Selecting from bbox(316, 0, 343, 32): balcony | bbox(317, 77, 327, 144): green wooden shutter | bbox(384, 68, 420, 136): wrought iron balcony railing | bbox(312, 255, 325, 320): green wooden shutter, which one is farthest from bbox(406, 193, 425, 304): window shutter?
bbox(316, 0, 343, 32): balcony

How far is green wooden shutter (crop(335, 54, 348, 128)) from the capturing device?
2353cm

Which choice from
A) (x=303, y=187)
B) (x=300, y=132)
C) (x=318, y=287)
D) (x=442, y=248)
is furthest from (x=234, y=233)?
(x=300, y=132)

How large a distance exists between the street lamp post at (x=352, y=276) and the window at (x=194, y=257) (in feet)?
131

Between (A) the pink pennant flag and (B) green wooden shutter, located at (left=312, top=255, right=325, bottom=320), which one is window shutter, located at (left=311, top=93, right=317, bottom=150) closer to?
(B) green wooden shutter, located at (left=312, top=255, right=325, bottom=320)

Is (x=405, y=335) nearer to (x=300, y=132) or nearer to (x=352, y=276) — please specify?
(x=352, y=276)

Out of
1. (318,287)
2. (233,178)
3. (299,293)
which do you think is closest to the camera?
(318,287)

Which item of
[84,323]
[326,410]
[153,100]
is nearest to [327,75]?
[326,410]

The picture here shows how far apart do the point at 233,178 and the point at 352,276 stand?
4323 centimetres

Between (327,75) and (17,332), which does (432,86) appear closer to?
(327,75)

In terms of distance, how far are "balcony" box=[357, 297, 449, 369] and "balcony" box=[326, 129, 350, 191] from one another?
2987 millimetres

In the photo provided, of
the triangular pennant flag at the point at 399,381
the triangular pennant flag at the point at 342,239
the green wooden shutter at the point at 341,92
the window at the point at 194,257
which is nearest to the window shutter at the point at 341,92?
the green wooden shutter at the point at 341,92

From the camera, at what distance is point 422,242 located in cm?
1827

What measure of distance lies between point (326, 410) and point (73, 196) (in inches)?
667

....

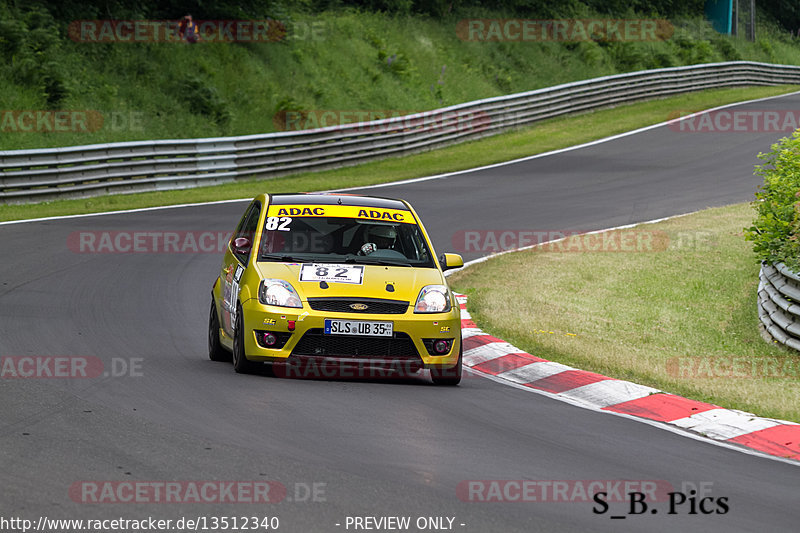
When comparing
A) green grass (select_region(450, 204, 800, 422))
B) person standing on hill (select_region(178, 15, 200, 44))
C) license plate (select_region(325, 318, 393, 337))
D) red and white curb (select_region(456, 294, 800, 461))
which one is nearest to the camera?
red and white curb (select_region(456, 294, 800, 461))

....

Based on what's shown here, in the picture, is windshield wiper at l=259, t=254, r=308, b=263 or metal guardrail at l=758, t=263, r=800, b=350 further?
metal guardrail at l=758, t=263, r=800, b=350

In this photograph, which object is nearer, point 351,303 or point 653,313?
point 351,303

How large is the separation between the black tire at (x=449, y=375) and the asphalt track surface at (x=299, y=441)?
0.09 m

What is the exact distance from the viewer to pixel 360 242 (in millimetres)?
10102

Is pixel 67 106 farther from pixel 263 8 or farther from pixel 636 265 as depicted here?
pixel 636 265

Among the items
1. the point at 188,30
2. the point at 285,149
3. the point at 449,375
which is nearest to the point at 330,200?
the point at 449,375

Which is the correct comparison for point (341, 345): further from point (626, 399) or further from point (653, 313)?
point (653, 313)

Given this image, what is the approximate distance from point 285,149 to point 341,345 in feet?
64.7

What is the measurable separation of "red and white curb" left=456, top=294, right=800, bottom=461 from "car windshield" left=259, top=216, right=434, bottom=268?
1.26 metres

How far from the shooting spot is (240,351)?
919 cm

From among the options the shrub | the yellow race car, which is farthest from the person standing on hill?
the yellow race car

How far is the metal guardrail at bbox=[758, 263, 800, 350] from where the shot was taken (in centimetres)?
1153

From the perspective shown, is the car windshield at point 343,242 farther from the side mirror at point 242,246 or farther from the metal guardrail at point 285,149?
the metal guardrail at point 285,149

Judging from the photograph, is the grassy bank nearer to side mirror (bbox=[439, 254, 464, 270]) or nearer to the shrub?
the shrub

....

* **Description of the task**: Copy everything from the line containing "Between (327,75) and" down to the line containing "2987 millimetres", putting "terrace" wherever "balcony" occurs and leaving everything else unchanged.

* **Full response**:
Between (327,75) and (17,332), which does (432,86) appear closer to?
(327,75)

In terms of distance, how far are "terrace" box=[357, 297, 449, 369] and "terrace" box=[326, 129, 350, 191] from one another?
2987 millimetres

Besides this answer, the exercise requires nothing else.